El Paso Museum of Art

Isolated from major city centers, inhabitants of 19th century rural Mexico looked to untrained artists to craft devotional Christian images for their homes. These artists utilized readily available materials and created modest, yet distinctive works of art by blending traditional Christian imagery with folk and pagan beliefs. EPMA, committed to collecting, interpreting, and presenting Mexican art, has amassed the second-largest museum collection in the United States of what are now called retablos, or small devotional paintings on tin and copper.

In March 2019, EPMA’s retablos collection will undergo an entirely reimagined installation, offering highlights representative of the breadth and depth of EPMA’s holdings, including the display of ex-votos, or works commissioned to commemorate miracles, as well as bultos, or carved wooden sculptures. The installation will examine images of the Virgin Mary in her many folk and formal manifestations, from the well-known Virgin de Guadalupe to the lesser-known Our Lady of Solitude. When considered together, EPMA’s retablos offer a framework for understanding the daily joys and sufferings of life in 19th century Mexico and demonstrate the continued desire, despite a lack of means, for personal devotional imagery.

More Information: https://epma.art/art/exhibitions/joy-and-suffering-mexican-folk-retablos-from-the-permanent-collection


Luces y Sombras: Images of Mexico

May 24, 2019 - September 8, 2019

El Paso Museum of Art

Capturing modern Mexico’s culture, architecture, and people through photographs, Luces y Sombras presents over one-hundred works dating from the 1930s to the present day. Portraits of artists such as Frida Kahlo—by acclaimed photographer Manuel Alvarez Bravo—and photographs of indigenous cultures by Manuel Carrillo and Graciela Iturbide are presented alongside contemporary photographs exploring the body, identity, and place.

This exhibition is provided by the Bank of America Art in Our Communities program. Educational programming for this exhibition is supported in part by Texas Women for the Arts.

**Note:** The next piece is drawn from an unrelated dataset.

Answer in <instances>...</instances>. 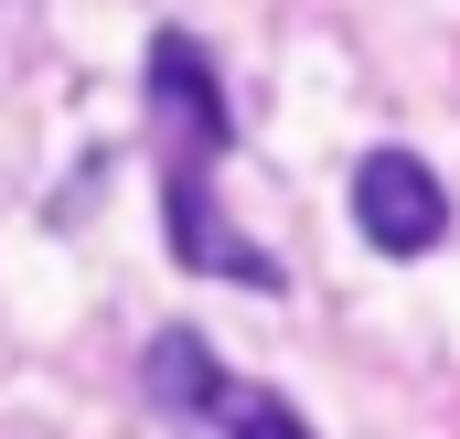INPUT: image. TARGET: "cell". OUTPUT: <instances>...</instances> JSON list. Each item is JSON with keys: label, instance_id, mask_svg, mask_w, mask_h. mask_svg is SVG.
<instances>
[{"label": "cell", "instance_id": "cell-1", "mask_svg": "<svg viewBox=\"0 0 460 439\" xmlns=\"http://www.w3.org/2000/svg\"><path fill=\"white\" fill-rule=\"evenodd\" d=\"M353 225H364V246H385V257H429V246L450 236V193H439V172H429L418 150H364V172H353Z\"/></svg>", "mask_w": 460, "mask_h": 439}, {"label": "cell", "instance_id": "cell-2", "mask_svg": "<svg viewBox=\"0 0 460 439\" xmlns=\"http://www.w3.org/2000/svg\"><path fill=\"white\" fill-rule=\"evenodd\" d=\"M161 225H172V257H182V268H215V279H246V290H279V257L246 246V236L215 215L204 172H172V183H161Z\"/></svg>", "mask_w": 460, "mask_h": 439}, {"label": "cell", "instance_id": "cell-3", "mask_svg": "<svg viewBox=\"0 0 460 439\" xmlns=\"http://www.w3.org/2000/svg\"><path fill=\"white\" fill-rule=\"evenodd\" d=\"M150 97H161V118H172V129H182L204 161H215V150L235 139L226 86H215V65L193 54V32H161V43H150Z\"/></svg>", "mask_w": 460, "mask_h": 439}, {"label": "cell", "instance_id": "cell-4", "mask_svg": "<svg viewBox=\"0 0 460 439\" xmlns=\"http://www.w3.org/2000/svg\"><path fill=\"white\" fill-rule=\"evenodd\" d=\"M150 397H161V408H182V418H204V408L226 397L215 343H204V332H161V343H150Z\"/></svg>", "mask_w": 460, "mask_h": 439}, {"label": "cell", "instance_id": "cell-5", "mask_svg": "<svg viewBox=\"0 0 460 439\" xmlns=\"http://www.w3.org/2000/svg\"><path fill=\"white\" fill-rule=\"evenodd\" d=\"M204 418H215L226 439H311V429H300V408H289V397H268V386H226Z\"/></svg>", "mask_w": 460, "mask_h": 439}]
</instances>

More Information: https://epma.art/art/exhibitions/mexican-and-american-photography-from-the-bank-of-america-collection


From Fire & Earth

February 22, 2019 - September 22, 2019

El Paso Museum of Hisotry

The El Paso Museum of History and El Paso Museum of Archaeology present this exhibition of Casas Grandes ceramics that flourished during their Medio Period (AD 1200 – 1450) in the northwest corner of modern-day Chihuahua, Mexico. Pottery, as perhaps no other medium, reflects the culture of its maker. This exhibition shows the art expressions of the Casas Grandes people who would become prolific potters producing some of the finest pottery of the Pre-Columbian world. The Mata Ortiz pottery that we know today is one of the richest and most diverse pottery producing regions in the world. The exhibit features many examples of Casas Grandes and Mata Ortiz ceramics from the permanent collections of the El Paso Museum of Archaeology and the El Paso Museum of Art. These art pieces show not only the ancient art of pottery, but also the appreciation of Mesoamerican cultures.

More Information: http://history.elpasotexas.gov/


Tom Lea and World War II

August 23, 2019 - December 4, 2019

El Paso Museum of Art

From 1941 to 1946, Tom Lea served as a World War II eyewitness artist correspondent for Life magazine, documenting the war from its front lines. The exhibition features works from the renowned World War II art collection at the U.S. Army Center of Military History at Fort Belvoir, Virginia, as well as key pieces from EPMA’s significant collection of works by Lea. The exhibition is accompanied by an illustrated catalogue published by the Tom Lea Institute.

More Information: https://epma.art/art/exhibitions/tom-lea-and-world-war-ii


Ideas Unwrapped

February 17, 2019 - December 31, 2019

El Paso Museum of Art

Artists’ ideas come from many places, including culture, history, personal experiences, and beliefs. Ideas Unwrapped presents fourteen artworks from the El Paso Museum of Art’s permanent collection that focus on how ideas transform into art. Filling EPMA’s Mac Rogers Gallery and Ginger Francis Seminar Room, the exhibition features works by internationally known artists Peter Coffin, Vik Muniz, Juan Quezada, Yinka Shonibare, and Kara Walker, as well as El Paso artists Guillermo “Memo” Gutierrez and Zeke Peña.